## Tarefa proposta
Responda, com base no texto sobre tratados de direitos humanos:
(a) Em que posição da pirâmide hierárquica das leis se encontra a Constituição brasileira de 1988?
(b) Após o fim de qual acontecimento começaram a surgir os primeiros Tratados Internacionais de proteção aos Direitos Humanos?
(c) O controle de convencionalidade é apresentado como complemento de qual outro controle?

Palavras-chave: Tratados de Direitos Humanos; Status; Bloco de Constitucionalidade.


Introdução:

A Constituição brasileira de 1988, têm entre seus propósitos o Estado Democrático de Direito e a proteção aos Direitos Humanos Fundamentais, garantindo o efetivo exercício dos direitos civis, sociais, liberdades, entre outros direitos. Além disso, tem também como tarefa manter a estabilidade do ordenamento jurídico do país, se encontrando no topo da pirâmide hierárquica das leis.

Com o fim da Segunda Guerra, muito se falava na proteção aos Direitos Humanos. Assim, começaram a surgir os primeiros Tratados Internacionais que tinham como objetivo o cumprimento desses direitos em maior escala e territorialidade. Estes tratados são instrumentos normativos de grande complexidade, isto porque são fontes de Direito Internacional e Interno, além de refletirem diversos impactos aos Estados e sujeitos do Direito Internacional signatários.

Dentre estes impactos, surgiu há pouco tempo uma discussão no Brasil a respeito do controle de convencionalidade, sendo este um complemento ao controle de constitucionalidade a partir dos Tratados Internacionais de Direitos Humanos. Diante disso, os Tratados Internacionais de Direitos Humanos têm natureza e nível constitucional? O que é o controle de convencionalidade? Qual a importância do controle para a manutenção dos Direitos Humanos? São algumas indagações que queremos discutir. 

1. O status hierárquico dos tratados sob a ótica do Art. 5º, §§ 2 e 3: 

A criação da recente Constituição, foi um marco significativo para o início da redemocratização do estado brasileiro e da institucionalização dos direitos humanos no país, tendo em vista que o mundo estava se recuperando das crises humanitárias, econômicas e sociais por consequência da Segunda Guerra. A sua promulgação representou a abertura do nosso sistema jurídico para uma nova ordem, para um sistema mais democrático e humano. Assim, dezenas de tratados regionais e internacionais direcionados a proteção dos direitos da pessoa humana foram ratificados pelo Brasil, criando normas diretamente aplicáveis pelo Judiciário, e ainda incorporando novos direitos e garantias além daqueles já constantes em nosso ordenamento interno.

## Material fornecido

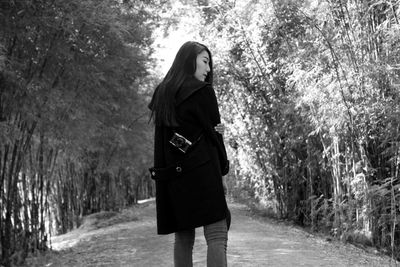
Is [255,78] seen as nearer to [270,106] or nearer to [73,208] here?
[270,106]

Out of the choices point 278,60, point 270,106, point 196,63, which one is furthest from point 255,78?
point 196,63

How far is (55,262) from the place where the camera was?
22.9 feet

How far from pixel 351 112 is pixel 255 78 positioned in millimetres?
4062

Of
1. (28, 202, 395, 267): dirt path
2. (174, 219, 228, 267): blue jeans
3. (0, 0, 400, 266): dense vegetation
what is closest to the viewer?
(174, 219, 228, 267): blue jeans

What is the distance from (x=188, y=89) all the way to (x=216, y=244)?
0.69m

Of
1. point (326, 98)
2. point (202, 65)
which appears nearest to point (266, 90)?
point (326, 98)

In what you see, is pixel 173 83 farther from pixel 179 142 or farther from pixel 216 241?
pixel 216 241

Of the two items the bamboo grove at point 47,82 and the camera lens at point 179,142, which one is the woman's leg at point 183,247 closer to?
the camera lens at point 179,142

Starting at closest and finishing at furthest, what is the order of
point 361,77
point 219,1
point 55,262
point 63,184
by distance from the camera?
point 361,77 → point 55,262 → point 219,1 → point 63,184

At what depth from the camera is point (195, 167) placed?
2.42 metres

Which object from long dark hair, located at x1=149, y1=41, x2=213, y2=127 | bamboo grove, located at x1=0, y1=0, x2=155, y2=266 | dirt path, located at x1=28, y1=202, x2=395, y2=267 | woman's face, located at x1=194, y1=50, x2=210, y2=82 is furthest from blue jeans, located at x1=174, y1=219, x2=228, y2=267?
bamboo grove, located at x1=0, y1=0, x2=155, y2=266

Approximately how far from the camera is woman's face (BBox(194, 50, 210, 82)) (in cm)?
256

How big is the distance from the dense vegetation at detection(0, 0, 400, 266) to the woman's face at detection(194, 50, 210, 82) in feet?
8.93

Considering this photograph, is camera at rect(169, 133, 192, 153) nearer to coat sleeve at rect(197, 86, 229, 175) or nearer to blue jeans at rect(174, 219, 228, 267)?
coat sleeve at rect(197, 86, 229, 175)
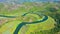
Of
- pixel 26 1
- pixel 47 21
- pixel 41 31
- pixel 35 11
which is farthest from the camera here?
pixel 26 1

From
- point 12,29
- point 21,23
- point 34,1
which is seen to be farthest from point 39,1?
point 12,29

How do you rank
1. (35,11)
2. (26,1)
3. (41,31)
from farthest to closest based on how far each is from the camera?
(26,1)
(35,11)
(41,31)

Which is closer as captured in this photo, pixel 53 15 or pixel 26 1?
pixel 53 15

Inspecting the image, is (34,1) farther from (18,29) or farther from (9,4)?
(18,29)

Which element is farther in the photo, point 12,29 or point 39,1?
point 39,1

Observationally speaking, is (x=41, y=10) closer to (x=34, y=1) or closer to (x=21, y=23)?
(x=34, y=1)

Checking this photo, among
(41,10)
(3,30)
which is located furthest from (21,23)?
(41,10)

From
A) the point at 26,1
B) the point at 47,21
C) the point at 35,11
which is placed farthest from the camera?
the point at 26,1

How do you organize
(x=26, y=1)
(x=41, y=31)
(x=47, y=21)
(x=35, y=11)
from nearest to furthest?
(x=41, y=31), (x=47, y=21), (x=35, y=11), (x=26, y=1)
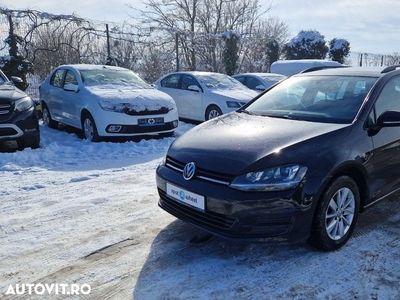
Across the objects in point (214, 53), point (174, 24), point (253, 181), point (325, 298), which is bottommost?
point (325, 298)

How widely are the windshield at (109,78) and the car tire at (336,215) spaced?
6.00 metres

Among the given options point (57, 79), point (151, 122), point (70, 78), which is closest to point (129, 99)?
point (151, 122)

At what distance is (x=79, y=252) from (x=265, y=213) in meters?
1.67

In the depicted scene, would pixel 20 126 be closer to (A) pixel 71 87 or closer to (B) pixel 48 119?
(A) pixel 71 87

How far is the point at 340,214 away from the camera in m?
3.21

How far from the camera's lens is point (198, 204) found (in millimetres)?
3004

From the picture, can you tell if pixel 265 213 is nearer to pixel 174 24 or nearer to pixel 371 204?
pixel 371 204

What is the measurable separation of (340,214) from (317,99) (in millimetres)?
1275

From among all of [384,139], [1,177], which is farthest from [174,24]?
[384,139]

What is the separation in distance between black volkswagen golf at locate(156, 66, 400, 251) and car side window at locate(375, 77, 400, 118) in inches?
0.4

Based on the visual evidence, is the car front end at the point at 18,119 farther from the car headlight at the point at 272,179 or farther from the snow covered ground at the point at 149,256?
the car headlight at the point at 272,179

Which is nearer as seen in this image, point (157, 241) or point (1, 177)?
point (157, 241)

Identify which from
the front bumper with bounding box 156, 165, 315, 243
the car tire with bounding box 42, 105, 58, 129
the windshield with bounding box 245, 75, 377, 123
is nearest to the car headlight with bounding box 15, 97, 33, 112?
the car tire with bounding box 42, 105, 58, 129

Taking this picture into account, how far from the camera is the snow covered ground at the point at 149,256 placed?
2.73 m
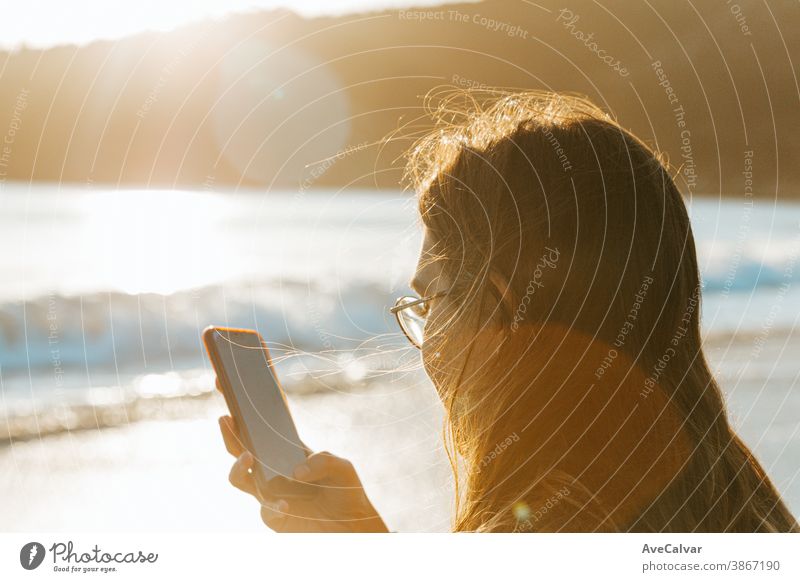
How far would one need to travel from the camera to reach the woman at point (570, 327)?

## Resposta final
(a) No topo.
(b) A Segunda Guerra.
(c) O controle de constitucionalidade.